Advertisement

South African Officials Meet With IOC Advisers

Share
TIMES STAFF WRITER

In an unusual and potentially significant move, International Olympic Committee representatives met for the first time Tuesday with officials of the South African National Olympic Committee, a group the IOC does not recognize and one it expelled in 1970.

The five-hour meeting in Paris brought together two unlikely groups--hard-line anti-apartheid activists Sam Ramsamy and Fekrou Kidane, who are advisers to the IOC Commission on Apartheid and Olympism, and three officials of the white-dominated SANOC: President Johann du Plessis, Vice President Issy Kramer and director J.B. Du Plessis.

Ramsamy said the meeting was held to inform SANOC officials what changes would be required within South Africa before readmission could be considered.

Advertisement

South Africa was expelled from the IOC because of its official policy of apartheid, or racial segregation.
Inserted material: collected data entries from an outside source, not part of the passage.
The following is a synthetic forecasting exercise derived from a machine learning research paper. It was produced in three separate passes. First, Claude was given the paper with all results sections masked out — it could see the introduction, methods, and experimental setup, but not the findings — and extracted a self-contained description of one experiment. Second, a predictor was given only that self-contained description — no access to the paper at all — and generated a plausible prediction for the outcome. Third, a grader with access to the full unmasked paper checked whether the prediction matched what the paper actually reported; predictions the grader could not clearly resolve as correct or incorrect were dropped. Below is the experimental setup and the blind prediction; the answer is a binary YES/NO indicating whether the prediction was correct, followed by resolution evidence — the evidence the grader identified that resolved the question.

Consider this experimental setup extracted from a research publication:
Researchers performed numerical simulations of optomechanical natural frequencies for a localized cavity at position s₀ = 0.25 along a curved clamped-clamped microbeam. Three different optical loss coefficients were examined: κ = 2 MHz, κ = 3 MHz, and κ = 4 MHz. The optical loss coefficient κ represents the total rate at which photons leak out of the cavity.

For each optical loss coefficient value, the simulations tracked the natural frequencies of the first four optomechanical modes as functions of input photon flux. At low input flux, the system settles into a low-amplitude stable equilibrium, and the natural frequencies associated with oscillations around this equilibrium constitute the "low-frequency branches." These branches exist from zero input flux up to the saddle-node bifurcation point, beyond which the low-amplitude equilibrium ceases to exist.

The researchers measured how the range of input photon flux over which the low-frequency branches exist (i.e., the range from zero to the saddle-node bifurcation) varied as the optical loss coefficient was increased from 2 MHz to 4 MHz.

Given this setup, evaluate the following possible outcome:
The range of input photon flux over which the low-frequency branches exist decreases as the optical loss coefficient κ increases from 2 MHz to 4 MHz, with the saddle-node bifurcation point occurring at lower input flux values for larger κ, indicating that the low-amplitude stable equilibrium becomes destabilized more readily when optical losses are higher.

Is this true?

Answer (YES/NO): YES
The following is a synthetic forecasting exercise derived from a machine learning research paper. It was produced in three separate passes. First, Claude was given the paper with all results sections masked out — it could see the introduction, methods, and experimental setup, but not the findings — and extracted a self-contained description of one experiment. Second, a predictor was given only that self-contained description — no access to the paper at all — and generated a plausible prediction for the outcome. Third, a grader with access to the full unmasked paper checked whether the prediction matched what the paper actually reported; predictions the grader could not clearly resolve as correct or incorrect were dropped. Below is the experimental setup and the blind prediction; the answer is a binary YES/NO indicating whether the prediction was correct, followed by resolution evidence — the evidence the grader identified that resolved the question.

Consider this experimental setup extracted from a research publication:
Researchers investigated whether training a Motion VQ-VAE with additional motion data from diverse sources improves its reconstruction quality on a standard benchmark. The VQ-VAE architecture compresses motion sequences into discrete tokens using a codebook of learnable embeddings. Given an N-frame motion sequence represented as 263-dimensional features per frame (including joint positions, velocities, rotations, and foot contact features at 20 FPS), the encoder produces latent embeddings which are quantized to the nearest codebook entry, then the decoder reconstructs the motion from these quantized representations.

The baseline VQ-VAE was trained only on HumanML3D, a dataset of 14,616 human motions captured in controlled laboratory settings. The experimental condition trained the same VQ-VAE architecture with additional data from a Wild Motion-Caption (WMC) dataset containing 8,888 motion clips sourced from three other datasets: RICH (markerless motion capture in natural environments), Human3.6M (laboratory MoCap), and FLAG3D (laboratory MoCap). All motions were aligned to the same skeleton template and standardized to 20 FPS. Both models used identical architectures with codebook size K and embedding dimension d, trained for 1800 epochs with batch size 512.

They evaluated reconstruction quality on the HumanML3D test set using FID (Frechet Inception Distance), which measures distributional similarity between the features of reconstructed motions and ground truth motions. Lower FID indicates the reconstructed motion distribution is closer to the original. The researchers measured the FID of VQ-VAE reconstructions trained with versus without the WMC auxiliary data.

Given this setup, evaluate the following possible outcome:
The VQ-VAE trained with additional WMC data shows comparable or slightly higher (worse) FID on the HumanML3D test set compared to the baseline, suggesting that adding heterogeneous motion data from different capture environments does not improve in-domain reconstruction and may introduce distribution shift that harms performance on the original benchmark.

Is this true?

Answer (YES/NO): NO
Ramsamy said in an interview Tuesday night from his home in London that while the meeting went well, the IOC “cannot even consider reviewing South Africa’s position until there are single genuine non-racial unitary sports federations in all the Olympic disciplines.”

Ramsamy said he and Kidane will give a verbal report to IOC President Juan Antonio Samaranch, as well as a written report to the Commission on Apartheid and Olympism at its next meeting on Feb. 19 in Kuwait.